出かけた劇場は紀伊国屋ホール・・といえばSISカンパニー公演「えれがんす」 です。


この公演の情報を知ったときから、魅力的なキャストばかりで観てみたいと思っていたのですが、先月末の思わぬアクシデントで諦めかけ・・ちょうどそのとき、友人から別の舞台(明日観賞予定です 笑)を観て文句のつけようがないくらい面白かったと聞き、つい誘惑に負けて「きっとその頃は足もよくなっているはず!」と根拠のない予測とともにチケットを入手(笑)同時に、それならこの舞台も観ておきたい!と行くことにしてしまったのでした(^^ゞ



翌日の千秋楽を前にギッシリ埋まった客席に座り、その熱気を感じながら久しぶりの観劇にワクワク。


かつてシンクロナイズドスイミングのコーチだった女性とフイギュアスケートのコーチだった女性2人の現在と過去にまつわる人々とのやりとりを中心に、ある1日が描かれています。

ちょうどこの日はバンクーバーオリンピック開幕の日で、タイムリーな観劇となり、より一層この舞台の臨場感を味わうことができました。



シンクロのコーチ川上あい子を演じる木野花さん。

舞台を拝見するのは初めてですが、さばさばした物言いと挫折と立ち直りを経験したからこそのにじみ出る哀愁が、あい子の人生を感じさせます。渡辺えりさんとの台詞の応酬も小気味よく、笑わせてくれたかと思えば、人生を振り返るような場面ではまるで映画のワンシーンのような切なさがあったりとそのキャリアを実感しました。


あい子の友人でフィギュアスケートのコーチ鶴岡真紀子を演じる渡辺えりさん。

登場しただけで客席を沸かせられるえりさんのキャラクターが真紀子(鶴ちゃん)にピッタリ!

つい本音を言っても愛嬌がありどこか憎めない鶴ちゃんは、このストーリーのムードメーカーでもあり、えりさんならではの役どころでした。

時々台詞をかんだり飛ばしても強引にそのキャラクターで処理!?してしまうのはえりさんのお芝居でちょっと気になるところでもあるのですが(シリアスなもののときなど)この作品ではそれがいい方に作用していたように思います。何よりも客席を味方につけてしまえるところが彼女の最も優れた才能のひとつかもしれないと感じました。


あい子の妹でかつてのマネージャーれい子を演じる梅沢昌代さん。

私がこの作品を観たいと思った大きな理由のひとつが梅沢さんでした。

梅沢さんのお芝居で何より惹かれるのが声に表情があることなのですが、メインのキャラクターとの絡みがあまりなくても、台詞を発するだけでれい子という人が伝わってくるのはさすがだなあと。

これからも観続けていきたい女優さんのひとりです。


あい子の事務所で働く韓国人留学生イ・スミンを演じるコ・スヒさん。

「焼肉ドラゴン」を観た方から素晴らしかったと聞いていたので、是非一度彼女のお芝居を観てみたいと思っていたのですが・・本当に魅力的でした!
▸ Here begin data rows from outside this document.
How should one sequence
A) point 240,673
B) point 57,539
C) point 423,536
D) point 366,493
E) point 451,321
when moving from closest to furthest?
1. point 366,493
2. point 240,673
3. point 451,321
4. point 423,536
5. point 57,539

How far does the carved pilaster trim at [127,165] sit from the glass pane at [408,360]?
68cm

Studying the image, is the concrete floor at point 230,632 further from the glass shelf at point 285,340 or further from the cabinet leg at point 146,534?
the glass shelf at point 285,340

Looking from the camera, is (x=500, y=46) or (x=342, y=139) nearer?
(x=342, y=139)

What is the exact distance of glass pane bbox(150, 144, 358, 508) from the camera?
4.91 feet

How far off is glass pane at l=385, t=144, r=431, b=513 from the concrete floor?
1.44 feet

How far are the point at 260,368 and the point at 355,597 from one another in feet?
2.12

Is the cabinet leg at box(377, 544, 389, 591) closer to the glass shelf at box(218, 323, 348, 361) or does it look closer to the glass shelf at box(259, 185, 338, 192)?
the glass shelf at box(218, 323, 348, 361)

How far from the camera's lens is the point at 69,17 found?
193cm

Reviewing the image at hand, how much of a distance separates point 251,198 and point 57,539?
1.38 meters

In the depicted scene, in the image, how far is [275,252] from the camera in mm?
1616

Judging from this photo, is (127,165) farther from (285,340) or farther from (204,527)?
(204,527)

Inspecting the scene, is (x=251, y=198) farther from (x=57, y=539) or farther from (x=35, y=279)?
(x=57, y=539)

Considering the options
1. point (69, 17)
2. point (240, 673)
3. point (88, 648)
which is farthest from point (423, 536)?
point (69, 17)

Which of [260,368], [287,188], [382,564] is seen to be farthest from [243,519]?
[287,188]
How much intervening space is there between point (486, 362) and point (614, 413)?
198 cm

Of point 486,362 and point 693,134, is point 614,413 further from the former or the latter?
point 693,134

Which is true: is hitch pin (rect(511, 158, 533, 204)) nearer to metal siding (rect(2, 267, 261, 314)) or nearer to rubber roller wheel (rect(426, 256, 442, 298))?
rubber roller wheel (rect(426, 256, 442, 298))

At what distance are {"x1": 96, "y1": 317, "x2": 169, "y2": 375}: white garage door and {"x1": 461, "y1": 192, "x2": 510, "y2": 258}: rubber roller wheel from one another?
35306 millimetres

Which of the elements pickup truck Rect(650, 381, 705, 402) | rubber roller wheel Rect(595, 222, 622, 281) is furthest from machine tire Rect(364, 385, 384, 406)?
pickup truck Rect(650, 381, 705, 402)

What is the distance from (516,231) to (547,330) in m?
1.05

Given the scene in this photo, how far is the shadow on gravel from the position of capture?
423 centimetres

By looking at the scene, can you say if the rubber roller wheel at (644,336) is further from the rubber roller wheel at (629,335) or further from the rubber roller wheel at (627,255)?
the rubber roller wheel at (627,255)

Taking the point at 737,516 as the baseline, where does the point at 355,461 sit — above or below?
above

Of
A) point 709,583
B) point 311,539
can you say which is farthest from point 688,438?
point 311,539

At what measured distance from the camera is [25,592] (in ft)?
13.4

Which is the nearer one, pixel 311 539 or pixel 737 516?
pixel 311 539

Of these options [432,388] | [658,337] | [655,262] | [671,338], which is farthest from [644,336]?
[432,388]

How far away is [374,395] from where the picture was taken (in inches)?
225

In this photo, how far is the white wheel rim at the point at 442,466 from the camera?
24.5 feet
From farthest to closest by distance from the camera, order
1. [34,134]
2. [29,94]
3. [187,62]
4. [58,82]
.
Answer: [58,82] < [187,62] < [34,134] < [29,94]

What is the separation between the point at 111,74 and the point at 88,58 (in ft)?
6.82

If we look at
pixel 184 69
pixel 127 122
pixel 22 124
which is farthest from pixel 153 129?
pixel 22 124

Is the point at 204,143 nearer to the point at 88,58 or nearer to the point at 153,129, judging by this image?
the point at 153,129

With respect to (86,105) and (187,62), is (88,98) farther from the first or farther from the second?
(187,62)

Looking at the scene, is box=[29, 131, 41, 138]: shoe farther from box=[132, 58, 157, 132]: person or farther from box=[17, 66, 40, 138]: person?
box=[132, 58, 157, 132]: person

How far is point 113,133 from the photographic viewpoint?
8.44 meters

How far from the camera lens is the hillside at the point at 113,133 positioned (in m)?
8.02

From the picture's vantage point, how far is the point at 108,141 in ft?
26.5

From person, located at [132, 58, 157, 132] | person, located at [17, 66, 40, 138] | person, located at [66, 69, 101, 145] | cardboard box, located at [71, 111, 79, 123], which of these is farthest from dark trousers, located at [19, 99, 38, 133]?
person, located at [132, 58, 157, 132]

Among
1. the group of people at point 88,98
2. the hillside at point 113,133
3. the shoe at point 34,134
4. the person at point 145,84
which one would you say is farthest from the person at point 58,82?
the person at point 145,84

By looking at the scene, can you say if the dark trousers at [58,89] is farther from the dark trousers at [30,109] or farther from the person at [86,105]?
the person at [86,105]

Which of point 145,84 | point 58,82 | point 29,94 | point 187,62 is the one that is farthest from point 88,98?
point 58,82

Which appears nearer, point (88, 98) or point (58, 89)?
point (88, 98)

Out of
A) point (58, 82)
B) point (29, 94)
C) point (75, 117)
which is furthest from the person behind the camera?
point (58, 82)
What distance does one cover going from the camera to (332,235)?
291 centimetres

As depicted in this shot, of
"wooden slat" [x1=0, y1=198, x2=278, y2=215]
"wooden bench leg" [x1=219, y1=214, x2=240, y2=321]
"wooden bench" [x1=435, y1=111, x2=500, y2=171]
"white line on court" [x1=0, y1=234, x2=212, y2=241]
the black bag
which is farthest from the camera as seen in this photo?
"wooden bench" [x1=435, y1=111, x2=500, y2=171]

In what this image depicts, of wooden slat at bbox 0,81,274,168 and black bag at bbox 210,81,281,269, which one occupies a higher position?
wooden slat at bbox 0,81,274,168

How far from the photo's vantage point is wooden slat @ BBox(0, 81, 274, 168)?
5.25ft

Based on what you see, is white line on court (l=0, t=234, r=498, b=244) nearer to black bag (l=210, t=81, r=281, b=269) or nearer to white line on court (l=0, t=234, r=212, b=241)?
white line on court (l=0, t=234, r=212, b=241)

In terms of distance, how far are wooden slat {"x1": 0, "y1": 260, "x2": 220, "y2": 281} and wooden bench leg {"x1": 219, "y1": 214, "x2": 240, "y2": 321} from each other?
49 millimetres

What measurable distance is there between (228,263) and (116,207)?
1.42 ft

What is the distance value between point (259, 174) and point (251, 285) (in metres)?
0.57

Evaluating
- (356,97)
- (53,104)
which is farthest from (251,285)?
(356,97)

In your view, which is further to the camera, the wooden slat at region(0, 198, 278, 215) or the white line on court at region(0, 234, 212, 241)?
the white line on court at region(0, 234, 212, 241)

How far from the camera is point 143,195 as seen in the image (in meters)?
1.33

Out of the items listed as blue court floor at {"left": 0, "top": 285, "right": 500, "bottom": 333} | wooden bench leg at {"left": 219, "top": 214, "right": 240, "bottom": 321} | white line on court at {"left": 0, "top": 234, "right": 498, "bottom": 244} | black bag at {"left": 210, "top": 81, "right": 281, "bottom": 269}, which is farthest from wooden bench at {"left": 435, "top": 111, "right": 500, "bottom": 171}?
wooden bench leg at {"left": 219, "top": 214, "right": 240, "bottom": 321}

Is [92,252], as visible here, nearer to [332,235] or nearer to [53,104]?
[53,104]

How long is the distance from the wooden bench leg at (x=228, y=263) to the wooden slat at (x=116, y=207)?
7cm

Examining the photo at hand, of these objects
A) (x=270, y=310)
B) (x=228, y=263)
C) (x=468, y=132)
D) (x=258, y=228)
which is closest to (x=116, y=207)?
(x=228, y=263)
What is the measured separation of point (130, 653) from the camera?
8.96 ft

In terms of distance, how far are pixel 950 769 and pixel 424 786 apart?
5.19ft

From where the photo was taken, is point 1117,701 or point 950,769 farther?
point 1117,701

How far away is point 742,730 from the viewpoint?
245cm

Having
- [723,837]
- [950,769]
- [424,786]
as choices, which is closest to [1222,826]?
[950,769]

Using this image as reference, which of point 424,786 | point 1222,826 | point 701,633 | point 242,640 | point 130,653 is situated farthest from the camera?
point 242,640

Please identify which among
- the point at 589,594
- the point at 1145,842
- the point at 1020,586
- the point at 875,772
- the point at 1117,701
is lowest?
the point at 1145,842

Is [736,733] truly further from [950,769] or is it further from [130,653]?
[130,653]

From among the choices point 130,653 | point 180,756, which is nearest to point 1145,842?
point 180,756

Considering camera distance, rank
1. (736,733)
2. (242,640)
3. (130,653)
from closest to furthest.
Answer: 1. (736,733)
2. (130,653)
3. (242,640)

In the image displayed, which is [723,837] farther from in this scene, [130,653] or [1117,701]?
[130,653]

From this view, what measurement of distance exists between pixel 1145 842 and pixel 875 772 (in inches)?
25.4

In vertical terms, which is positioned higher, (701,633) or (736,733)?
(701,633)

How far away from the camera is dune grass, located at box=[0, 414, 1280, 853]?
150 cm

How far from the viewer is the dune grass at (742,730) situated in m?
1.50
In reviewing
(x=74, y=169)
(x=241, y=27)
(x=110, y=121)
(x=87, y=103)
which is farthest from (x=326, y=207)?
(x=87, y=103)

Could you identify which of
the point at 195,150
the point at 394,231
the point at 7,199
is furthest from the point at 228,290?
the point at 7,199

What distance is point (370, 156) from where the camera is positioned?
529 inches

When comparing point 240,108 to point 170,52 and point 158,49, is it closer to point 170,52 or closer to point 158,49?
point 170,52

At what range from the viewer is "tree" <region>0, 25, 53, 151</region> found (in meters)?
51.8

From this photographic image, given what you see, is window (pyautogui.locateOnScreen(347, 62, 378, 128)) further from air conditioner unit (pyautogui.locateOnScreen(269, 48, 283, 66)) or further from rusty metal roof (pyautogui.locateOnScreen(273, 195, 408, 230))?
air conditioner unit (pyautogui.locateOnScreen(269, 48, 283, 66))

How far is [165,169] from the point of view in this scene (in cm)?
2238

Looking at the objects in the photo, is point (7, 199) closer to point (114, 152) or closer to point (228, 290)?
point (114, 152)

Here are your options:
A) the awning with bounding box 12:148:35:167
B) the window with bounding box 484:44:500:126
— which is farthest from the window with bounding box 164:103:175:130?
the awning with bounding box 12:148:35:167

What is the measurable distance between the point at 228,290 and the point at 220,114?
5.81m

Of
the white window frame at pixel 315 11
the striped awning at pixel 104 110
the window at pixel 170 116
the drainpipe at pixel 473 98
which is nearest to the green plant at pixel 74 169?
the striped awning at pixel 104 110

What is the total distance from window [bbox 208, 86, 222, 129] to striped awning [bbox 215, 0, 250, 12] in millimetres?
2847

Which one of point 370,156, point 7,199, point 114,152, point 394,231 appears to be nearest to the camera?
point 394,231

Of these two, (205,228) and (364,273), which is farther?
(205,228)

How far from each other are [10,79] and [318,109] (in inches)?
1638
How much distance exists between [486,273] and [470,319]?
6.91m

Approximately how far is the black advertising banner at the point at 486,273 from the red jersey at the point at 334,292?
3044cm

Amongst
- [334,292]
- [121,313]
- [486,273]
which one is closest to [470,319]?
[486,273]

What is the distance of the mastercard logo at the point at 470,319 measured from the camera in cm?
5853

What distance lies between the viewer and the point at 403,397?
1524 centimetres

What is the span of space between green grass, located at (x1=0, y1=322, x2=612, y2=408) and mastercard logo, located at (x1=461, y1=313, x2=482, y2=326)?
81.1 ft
後半、彼女が爆発するように台詞を発する場面などは、その瞬間に舞台の空気が一変するのが伝わってその求心力に驚きました。えりさんにも負けないすごいパワー(笑)を持ちながらもとぼけた味わいと可愛らしさもあり、「焼肉ドラゴン」で数々の賞を受賞したのも納得の演技でした。

日本語がお上手なことにもビックリ。是非また日本でも舞台に出てほしいなと思います。


かつてあい子を取材したスポーツライター宮優を演じる八嶋智人さん。

パワーある女優人がそろった舞台でしたが(笑)八嶋さんの上手さがいい意味で引き立った部分も大きかったように思います。いかにも嫌味でいやらしい人間を実に上手く演じながらもさりげなくちらっと覗かせるその奥の部分の出し方のバランスが絶妙で、これまた八嶋さんにピッタリ。昨年同じく紀伊国屋ホールで上演された「夜の来訪者」の八嶋さんにはちょっと違和感があったのですが、この宮というキャラクターははまり役だったのではないかなと思います。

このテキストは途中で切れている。